Dimas Arika Mihardja :
Pak Hamberan, apakah yang kita punya selain cinta dan setia pada makna kata dan tegur sapa? angin senja telah merisalahkan pengalaman berdekapan dan Pak Hamberan terus saja duduk di emperan menuliskan kata cinta itu. Duh,indahnya silaturahmi hati buat orang-orang terkasih.

De Kemalawati
aku terharu, apa yang aku dan teman2 Lapena buat hari ini belum apa2 dibandingkan abah Arsyad. Ternyata cermin di hadapanku makin lebar dan makin bening, aku melihat makin banyak orang2 di depanku berpeluh dan berotot terus menggali, menanam dan memupuk. . . Duh

Galih Sundari :
Sui Lan,digerai rambutnya berjuntai desau rebana dengan pepujian syahdu,sebagaimana Putri Junjung Buih 'beterbangan' saat hendak meneguk tetes siraman jiwa dari Pancaran Arrasy.
Didermaga Bandar Masih sang Suryanata memaknai tentang tiga rupa,usia yang sama dan trisakti.engkaukah itu duhai Sui Lan,Dam,Arsyad Indradi?
Salam salimku pada yg 'GILA',
Selamat Ulang tahun,semoga dalam berkahNYA slalu.Amin.

Dimas Arika Mihardja :
Mbak Galih Sundari, untaian kata-katamu pagi ini menunjukkan betapa ada potensi kreatif di dirimu. Hayo jadilah kegilaan menulis untuk mengabadikan cinta,mengabarkan sikap bersetia pada kehidupan. Terima kasih ya?

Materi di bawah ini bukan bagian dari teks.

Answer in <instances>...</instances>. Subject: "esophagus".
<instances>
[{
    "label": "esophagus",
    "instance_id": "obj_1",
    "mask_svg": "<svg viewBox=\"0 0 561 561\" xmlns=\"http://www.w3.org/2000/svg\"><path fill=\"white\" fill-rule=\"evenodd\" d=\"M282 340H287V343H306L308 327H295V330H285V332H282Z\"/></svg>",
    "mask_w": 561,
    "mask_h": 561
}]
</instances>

Salam 123 sayang semuanya.

Galih Sundari :
Oh Pak Dam,betapa hasrat bagai merapi namun harus me-lawu,terpasung dalam toleran cinta dari yang tercinta sbagai belahan jiwa.bekunya mega di gunung kota baru,memenjarakan liarnya imaji.maka hanya meliuk dikomen dan seadanya,sbagai penawar dahaga akan kegilaan.
He.he.he,kusuka salam mesra njenengan,pak Dam.123 sayang semuanya.


Mahmud Jauhari Ali Full :
benar-benar persahabatan yang memesona. walau beda kota, jarak tak menjadi penghalang. mantap .... selamat ultah duhai Abah Arsyad Indradi ....


Dimas Arika Mihardja :
Abah Arsyad, hapuskan air matamu, bersama Sui Lan engkau bisa kembali berlayar bermilyard jarak tempuh, jangan kuwatirkan kaki lepuh, kepulkan lagi sayap harap menyergap kekuatan dan semangatnya.

Arsyad Indradi :
Terima kasih Mas Dimas terima kasih kawan2 semua semoga kita selalu dalam lindungannya. Ditahun baru ini (2011) terus kita kibarkan semangat berkarya. Biarkan kita "gila" mengejar cahaya akanan itu tiada kan goyah tiada kan luntur. Yessika - Sui Lan dua jiwa satu raga,dua raga satu jiwa. 123 salam sastra semuanya.